Daniel Kokotajlo comments on Why I’m Optimistic About Near-Term AI Risk

Daniel Kokotajlo 17 May 2022 2:35 UTC
18 points
You may be right that the recent pessimistic takes aren’t representative of the field as a whole… but I think you also may be wrong. I say, instead of speculating about it, let’s do some surveys! I am curious.

I for one think that existential risk from AI is quite high in the next decade or so—maybe like 50% or more. I don’t know what you mean by “can’t see this path leading to high existential risk” but if by “high” you mean “10% or more” then I’d bet that most people in AI safety disagree with you and if you mean “around 50% or more” then there’s a substantial minority who disagree with you.

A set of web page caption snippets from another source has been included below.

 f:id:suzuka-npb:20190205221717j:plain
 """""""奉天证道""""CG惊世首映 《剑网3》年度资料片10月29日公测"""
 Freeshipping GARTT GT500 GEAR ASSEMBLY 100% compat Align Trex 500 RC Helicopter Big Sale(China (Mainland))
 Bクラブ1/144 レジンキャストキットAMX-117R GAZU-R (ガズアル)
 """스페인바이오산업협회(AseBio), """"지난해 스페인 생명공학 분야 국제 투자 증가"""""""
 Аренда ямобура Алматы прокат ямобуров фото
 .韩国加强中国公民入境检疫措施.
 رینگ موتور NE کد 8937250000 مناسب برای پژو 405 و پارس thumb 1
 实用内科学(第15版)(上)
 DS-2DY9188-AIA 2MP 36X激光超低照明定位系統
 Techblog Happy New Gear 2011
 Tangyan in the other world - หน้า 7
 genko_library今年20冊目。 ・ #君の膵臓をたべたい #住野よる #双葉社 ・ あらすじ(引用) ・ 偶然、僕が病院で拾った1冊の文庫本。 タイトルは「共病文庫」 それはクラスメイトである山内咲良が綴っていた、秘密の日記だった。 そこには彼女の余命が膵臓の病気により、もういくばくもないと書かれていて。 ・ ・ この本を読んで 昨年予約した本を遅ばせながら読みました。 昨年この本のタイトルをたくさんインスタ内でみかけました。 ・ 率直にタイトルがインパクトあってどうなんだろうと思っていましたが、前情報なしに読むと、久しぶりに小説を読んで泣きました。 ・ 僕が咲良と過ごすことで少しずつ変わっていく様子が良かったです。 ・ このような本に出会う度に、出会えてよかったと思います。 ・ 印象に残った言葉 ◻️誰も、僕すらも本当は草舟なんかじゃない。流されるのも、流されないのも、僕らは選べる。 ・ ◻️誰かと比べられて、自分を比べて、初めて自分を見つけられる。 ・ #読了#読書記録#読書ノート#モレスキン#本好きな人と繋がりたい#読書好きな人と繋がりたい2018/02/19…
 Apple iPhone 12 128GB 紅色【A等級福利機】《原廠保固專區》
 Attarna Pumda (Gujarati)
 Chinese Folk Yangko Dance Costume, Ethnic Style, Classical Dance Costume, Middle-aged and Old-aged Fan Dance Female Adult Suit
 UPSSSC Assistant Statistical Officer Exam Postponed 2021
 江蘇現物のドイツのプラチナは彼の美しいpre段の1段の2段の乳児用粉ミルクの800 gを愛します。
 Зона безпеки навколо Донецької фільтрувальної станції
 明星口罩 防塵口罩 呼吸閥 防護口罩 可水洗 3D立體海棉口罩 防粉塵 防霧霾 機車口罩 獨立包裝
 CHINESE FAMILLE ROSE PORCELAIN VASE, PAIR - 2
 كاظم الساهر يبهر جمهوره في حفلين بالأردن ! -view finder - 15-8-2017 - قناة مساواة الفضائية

- Rohin Shah 17 May 2022 8:25 UTC
  9 points
  Parent
  Here’s a survey, though not for the next decade.
  I’d bet at even odds that a survey sent to the same population would have < 50% respondents claiming >= 10% probability to the question
  How likely do you think that, by the end of 2032, fewer than a million humans are alive, primarily as a result of AI systems not doing/optimizing what the people deploying them wanted/intended?
  (I’ve replaced “the overall value of the future will be drastically less than it could have been” with “fewer than a thousand humans are alive” because the former is not a discrete event that happens by 2032. That being said it is a clearly more strong condition which I don’t really like, I’d be keen on good operationalizations of the former.)
  - Michaël Trazzi 17 May 2022 9:31 UTC
    14 points
    Parent
    Thanks for the survey. Few nitpicks:
    - the survey you mention is ~1y old (May 3-May 26 2021). I would expect those researchers to have updated from the scaling laws trend continuing with Chinchilla, PaLM, Gato, etc. (Metaculus at least did update significantly, though one could argue that people taking the survey at CHAI, FHI, DeepMind etc. would be less surprised by the recent progress.)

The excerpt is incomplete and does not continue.